Last month, Orange County supervisors abandoned a controversial plan to erect large tents in Irvine, Huntington Beach and Laguna Niguel to temporarily house the homeless. The supervisors were forced to abandon the plan after fervent demonstrations from residents and city officials, along with threats of lawsuits. A second proposal — to house the homeless in the state-owned and soon-to-be-shuttered Fairview Developmental Center in Costa Mesa — was also met with strong opposition from residents.
The Silverado proposal came out of a meeting of 11 mayors and city managers from southern county cities Thursday. The meeting came out of a hearing in federal court earlier in the month when U.S. District Judge David O. Carter, who is presiding over the federal lawsuit, suggested to the county's southern cities that they needed to do more to support shelters for the county's transients.

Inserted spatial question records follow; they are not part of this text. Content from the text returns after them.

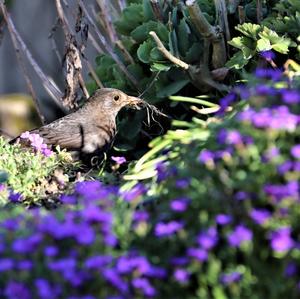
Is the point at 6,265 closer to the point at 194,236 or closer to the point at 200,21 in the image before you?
the point at 194,236

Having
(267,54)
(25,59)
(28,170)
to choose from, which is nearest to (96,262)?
(28,170)

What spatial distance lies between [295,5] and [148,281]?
2.55 m

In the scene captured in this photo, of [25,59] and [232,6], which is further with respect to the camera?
[25,59]

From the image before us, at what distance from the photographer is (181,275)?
2.44 m

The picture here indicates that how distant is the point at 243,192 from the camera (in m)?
2.60

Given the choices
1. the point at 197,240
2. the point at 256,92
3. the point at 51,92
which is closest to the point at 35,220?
the point at 197,240

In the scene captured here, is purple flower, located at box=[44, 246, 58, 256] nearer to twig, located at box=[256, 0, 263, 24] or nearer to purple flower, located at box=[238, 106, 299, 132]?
purple flower, located at box=[238, 106, 299, 132]

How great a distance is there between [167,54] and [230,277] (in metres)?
2.53

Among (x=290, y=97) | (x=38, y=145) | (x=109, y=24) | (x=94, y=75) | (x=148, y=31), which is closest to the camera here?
(x=290, y=97)

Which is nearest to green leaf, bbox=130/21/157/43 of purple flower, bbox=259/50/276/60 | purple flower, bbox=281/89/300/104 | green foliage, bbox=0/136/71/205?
purple flower, bbox=259/50/276/60

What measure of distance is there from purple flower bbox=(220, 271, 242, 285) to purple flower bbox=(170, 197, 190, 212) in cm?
25

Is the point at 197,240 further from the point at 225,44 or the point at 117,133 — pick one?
the point at 117,133

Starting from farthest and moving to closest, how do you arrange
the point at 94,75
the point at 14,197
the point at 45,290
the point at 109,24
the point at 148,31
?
the point at 109,24
the point at 94,75
the point at 148,31
the point at 14,197
the point at 45,290

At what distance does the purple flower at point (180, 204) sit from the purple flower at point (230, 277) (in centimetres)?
25
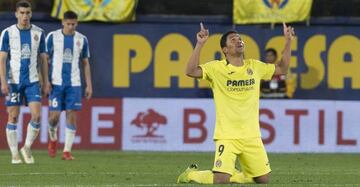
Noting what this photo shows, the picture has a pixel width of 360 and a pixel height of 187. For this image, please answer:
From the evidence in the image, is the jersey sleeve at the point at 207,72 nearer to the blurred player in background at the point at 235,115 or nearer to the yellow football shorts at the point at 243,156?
the blurred player in background at the point at 235,115

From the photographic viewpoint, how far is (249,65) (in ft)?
44.6

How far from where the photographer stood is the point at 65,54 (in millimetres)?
19344

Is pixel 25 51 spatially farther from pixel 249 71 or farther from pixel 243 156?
pixel 243 156

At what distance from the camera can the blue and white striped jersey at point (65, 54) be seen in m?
19.2

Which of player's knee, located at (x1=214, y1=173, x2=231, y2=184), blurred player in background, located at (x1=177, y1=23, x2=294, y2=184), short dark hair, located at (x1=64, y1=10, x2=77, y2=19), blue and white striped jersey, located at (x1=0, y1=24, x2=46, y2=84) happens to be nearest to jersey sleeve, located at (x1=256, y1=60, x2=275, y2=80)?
blurred player in background, located at (x1=177, y1=23, x2=294, y2=184)

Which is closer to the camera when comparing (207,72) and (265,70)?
(207,72)

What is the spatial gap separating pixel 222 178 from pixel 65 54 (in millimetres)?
6732

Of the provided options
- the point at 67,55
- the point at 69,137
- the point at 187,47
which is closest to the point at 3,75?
the point at 69,137

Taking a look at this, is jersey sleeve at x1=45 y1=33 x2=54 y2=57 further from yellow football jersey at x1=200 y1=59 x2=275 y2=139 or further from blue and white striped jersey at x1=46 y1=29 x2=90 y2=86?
yellow football jersey at x1=200 y1=59 x2=275 y2=139

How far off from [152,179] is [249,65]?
1807 millimetres

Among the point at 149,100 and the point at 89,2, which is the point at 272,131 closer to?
the point at 149,100

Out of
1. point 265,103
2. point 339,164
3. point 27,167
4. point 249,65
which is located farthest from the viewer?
point 265,103

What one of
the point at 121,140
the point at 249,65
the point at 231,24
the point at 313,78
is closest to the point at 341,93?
the point at 313,78

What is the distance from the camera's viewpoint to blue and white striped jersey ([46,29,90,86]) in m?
19.2
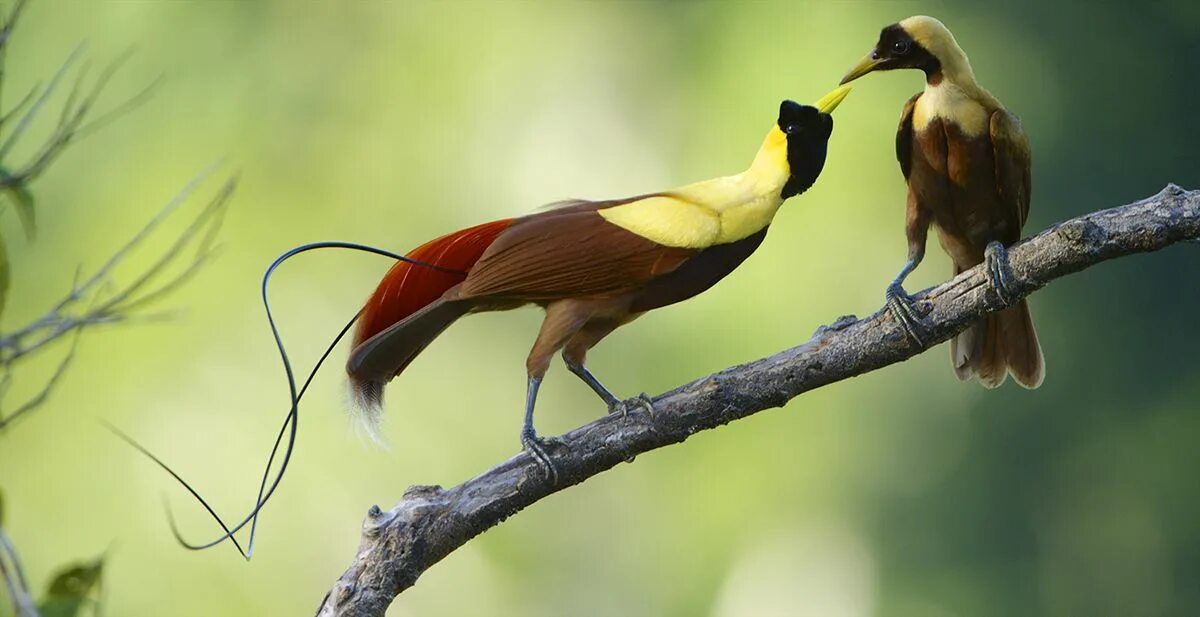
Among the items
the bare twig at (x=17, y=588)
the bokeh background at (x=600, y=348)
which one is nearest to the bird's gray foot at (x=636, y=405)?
the bare twig at (x=17, y=588)

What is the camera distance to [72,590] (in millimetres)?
1445

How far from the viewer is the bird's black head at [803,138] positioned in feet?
4.95

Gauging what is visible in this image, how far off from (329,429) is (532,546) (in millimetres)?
1162

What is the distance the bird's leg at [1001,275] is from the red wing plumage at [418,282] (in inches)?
25.9

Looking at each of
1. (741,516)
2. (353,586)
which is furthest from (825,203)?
(353,586)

The mayors moved up their next meeting to May 10 to discuss other sites for a regional shelter.
Inaction could lead Carter to impose a restraining order that prevents cities from enforcing anti-camping and anti-loitering ordinances if those municipalities cannot prove they have enough shelter beds for the homeless.
Santa Ana officials have voted to direct their attorneys to sue Irvine, Laguna Niguel and Huntington Beach and drag those cities into the federal lawsuit. Carter has pointed out that the other cities in the county risk being dragged into the litigation as well if they don't join the ongoing efforts to house all of the county's transients.